その町からは遠方になる魔法学校に入学し、そこそこ上位の成績で卒業。
父親の研究や母親の農作業を手伝いながら、独自に魔法陣の研究をしていた模様。


町民からも禁忌の術に手を出す変わり者だという証言は複数取れているが、物証がないため処罰はできず見逃される。
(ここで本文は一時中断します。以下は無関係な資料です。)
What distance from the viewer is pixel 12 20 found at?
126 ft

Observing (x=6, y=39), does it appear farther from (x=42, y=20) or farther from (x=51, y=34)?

また、殺害容疑がかかる事件も起こるが、これも証拠不十分のため保留に。








「待て。殺害容疑ってなんだ」


「死体の前に血だらけで立つ姿を発見されてるんだって。詳しい状況はわからないけど。

体内から爆発したような死体。そうなった原因もわからず。

ただ、間違いなくお師匠さんは死の間際にそばに居た。返り血の量が尋常じゃなかったらしいよ」











師匠が、人を、殺した。

あの、師匠が。







いたずらっ子のように笑う、しわくちゃの顔。
頭をなでてくれた、枯れたようなかさついた手。

見ず知らずの私に、魔法も生活知識も学問も愛情も、何もかもを教えてくれた、あの。








衝撃を受ける私を見てシュワーゼが慌てる。



「容疑がかかっただけだから。状況証拠でそうなっただけだから。ゲルハルトの大事な人なんだね?事故かなんかだよ。殺してないよ。きっと」





殴られでもしたように頭がぐらつく。


もう、今更調べようのないことだ。
とりあえず報告を最後まで聞かなければ。




頭を押さえて努めて冷静に言う。





「…すまない。続けてくれ」

「…わかった。続けるね。えっと。その事件からさらに禁忌の術にのめりこんだみたい」






事件以降、親の手伝いはしなくなり、自分の研究にのめりこむ。


特区や金持ちの家で魔法教師をして生活費を稼ぎつつ、数年ごとに土地を移動。
魔法学校に通う子供に声をかける姿がよく見られるようになる。

小さな衝突はあったようだが、大きな問題は起こさずに数年。
この時期に習得したらしき転移魔法で、さらに各地を転々とし始める。

怪しげな研究は鳴りを潜めるが、子供に声をかける姿は続く。
魔法を教えたり、子供の暇つぶしに付き合ったりと、徐々に周囲の大人から好意的に受け止められるようになっていったようだ。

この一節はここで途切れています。